The question presented in this case is whether the petitioners voluntarily and knowingly made a waiver of their right to counsel during these trials. It is well settled that criminal defendants in misdemeanor cases are entitled to counsel if there exists a possibility that imprisonment may be imposed. See Argersinger v. Hamlin, 407 U.S. 25, 92 S.Ct. 2006, 32 L.Ed.2d 530 (1972); Walker v. State, 486 S.W.2d 330 (Tex.Cr.App.1972); Ramirez v. State, 486 S.W.2d 373 (Tex.Cr.App.1972). However, a criminal defendant may waive his right to counsel if such waiver is made voluntarily and knowingly of the consequences thereof. See Ex Parte Ross, 522 S.W.2d 214 (Tex.Cr. App.1975); Lewis v. State, 501 S.W.2d 88 (Tex.Cr.App.1973); Smith v. State, 513 S.W.2d 586 (Tex.Cr.App.1974); Webb v. State, 533 S.W.2d 780 (Tex.Cr.App.1976).

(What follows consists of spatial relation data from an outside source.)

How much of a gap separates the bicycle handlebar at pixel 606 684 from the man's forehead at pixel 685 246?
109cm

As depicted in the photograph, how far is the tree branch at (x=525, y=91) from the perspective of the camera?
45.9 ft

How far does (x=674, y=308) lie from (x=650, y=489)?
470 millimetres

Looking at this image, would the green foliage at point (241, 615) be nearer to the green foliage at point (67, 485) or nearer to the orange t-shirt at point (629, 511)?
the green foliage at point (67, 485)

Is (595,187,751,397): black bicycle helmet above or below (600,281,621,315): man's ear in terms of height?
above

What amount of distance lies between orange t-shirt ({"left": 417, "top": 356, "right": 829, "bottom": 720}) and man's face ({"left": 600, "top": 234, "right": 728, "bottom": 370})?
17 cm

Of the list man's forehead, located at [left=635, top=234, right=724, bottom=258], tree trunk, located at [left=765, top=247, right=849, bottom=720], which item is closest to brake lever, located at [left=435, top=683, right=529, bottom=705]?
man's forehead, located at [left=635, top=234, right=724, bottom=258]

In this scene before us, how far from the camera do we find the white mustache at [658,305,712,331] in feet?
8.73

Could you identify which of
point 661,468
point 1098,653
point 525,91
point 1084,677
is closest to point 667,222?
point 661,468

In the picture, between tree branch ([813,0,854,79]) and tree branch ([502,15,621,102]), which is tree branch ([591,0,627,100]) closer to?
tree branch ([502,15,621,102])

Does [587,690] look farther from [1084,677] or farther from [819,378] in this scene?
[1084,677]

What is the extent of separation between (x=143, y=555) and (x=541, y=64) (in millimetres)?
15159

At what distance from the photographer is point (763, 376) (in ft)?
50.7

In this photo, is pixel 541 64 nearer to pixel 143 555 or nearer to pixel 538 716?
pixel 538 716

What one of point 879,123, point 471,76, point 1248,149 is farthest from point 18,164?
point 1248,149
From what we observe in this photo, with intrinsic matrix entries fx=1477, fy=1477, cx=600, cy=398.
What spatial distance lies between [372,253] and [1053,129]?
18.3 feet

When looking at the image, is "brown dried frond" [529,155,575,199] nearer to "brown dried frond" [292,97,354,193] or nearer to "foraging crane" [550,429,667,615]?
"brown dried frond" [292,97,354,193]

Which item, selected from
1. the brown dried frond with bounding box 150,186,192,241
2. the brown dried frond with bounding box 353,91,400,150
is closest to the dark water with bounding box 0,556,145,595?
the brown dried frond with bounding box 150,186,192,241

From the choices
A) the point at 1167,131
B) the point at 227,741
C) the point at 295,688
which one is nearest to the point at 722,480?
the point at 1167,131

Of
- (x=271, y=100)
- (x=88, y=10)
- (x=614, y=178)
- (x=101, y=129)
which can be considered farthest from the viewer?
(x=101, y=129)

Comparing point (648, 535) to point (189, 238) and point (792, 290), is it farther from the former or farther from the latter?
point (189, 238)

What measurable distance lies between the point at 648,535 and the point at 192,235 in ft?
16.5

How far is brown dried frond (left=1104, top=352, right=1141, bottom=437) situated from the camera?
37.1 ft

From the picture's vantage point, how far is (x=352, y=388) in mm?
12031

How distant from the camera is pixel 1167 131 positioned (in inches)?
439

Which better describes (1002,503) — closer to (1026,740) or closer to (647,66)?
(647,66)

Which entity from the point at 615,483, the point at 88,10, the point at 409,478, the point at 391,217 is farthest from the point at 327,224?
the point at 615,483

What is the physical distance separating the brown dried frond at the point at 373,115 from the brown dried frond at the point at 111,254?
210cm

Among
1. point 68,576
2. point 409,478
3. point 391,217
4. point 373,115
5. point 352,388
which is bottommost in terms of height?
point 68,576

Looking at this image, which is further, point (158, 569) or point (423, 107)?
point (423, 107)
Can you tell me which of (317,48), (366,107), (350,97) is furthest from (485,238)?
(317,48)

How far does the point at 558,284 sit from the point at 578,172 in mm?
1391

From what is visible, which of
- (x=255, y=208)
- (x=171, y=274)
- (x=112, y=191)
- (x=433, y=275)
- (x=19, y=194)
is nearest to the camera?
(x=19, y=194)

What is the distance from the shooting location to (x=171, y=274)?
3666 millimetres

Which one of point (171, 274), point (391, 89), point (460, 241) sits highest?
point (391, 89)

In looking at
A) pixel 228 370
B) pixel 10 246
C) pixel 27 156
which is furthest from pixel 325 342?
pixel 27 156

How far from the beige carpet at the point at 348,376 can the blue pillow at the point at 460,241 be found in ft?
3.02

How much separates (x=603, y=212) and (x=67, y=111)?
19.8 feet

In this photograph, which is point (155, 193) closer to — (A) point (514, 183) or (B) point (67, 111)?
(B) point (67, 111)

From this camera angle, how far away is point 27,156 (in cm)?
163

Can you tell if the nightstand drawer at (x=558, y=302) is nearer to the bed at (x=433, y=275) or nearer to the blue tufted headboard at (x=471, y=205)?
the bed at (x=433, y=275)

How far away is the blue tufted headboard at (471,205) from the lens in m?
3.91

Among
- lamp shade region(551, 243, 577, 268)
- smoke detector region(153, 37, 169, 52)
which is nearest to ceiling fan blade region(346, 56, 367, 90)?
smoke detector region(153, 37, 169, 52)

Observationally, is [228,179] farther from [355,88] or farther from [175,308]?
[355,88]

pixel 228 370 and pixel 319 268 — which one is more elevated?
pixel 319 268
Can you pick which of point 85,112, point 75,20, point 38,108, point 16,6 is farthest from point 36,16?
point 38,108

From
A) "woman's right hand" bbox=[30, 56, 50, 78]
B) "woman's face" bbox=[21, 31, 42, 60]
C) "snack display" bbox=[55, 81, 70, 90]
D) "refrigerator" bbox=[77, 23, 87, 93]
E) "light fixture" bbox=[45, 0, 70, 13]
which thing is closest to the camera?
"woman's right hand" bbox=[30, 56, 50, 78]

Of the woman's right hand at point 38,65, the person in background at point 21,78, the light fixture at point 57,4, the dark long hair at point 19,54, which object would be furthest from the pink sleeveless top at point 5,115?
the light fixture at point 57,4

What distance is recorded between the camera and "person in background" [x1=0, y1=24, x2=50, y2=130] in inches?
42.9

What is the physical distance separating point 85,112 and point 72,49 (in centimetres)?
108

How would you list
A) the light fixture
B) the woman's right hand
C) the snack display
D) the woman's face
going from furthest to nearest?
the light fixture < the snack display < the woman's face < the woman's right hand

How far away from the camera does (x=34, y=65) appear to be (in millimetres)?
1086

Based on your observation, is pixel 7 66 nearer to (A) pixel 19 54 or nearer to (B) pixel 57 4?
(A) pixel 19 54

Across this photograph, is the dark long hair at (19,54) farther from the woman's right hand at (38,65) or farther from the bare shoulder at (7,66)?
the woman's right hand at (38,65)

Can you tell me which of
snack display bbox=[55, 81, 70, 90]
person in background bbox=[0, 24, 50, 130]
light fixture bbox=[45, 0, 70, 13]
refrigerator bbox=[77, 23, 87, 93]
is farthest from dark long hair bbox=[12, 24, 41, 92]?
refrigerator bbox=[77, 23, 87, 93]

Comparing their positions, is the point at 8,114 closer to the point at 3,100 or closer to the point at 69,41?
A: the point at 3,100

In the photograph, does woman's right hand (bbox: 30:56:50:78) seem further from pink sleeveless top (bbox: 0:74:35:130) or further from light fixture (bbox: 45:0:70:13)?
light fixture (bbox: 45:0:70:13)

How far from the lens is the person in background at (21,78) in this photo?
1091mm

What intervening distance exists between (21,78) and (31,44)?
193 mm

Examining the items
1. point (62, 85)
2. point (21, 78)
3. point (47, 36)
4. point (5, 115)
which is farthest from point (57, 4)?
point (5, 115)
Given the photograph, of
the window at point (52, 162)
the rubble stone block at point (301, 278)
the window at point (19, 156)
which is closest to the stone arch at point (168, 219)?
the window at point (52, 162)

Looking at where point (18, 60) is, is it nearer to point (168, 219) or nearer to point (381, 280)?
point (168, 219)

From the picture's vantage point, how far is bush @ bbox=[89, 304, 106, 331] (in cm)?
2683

In the case at bar, we cannot conclude from the record before us that the petitioners made a knowing, intelligent, and voluntary waiver of their right to counsel merely because their trial counsel failed to appear on the date of the trial without fault of the petitioners. Recently, in the case of Baker v. State, 519 S.W.2d 648 (Tex.Crim.App. 1975), we reversed a conviction on almost identical facts as those presented in the case at bar. We hold that under the facts of this case, even though no claim of indigency was made at the time of the trial, petitioners have been denied the fundamental right to counsel in that they were effectively forced into representing themselves, pro se, in a jury trial, without a knowledgeable
For the reasons stated above, the writ of habeas corpus is granted, these convictions are declared void, and the petitioners are ordered released to the Sheriff of Live Oak County to answer the charges pending in Causes Nos. 4939 and 4940.
It is so ordered.
Approved by the Court.
Furthermore, even if the court would have appointed counsel, petitioners and the attorney would have been entitled to ten days' preparation time. See Article 26.04, V.A.C.C.P.; Crothers v. State, 480 S.W.2d 642 (Tex.Cr.App. 1972); Ex Parte Cavett, 521 S.W.2d 619 (Tex. Cr.App.1975).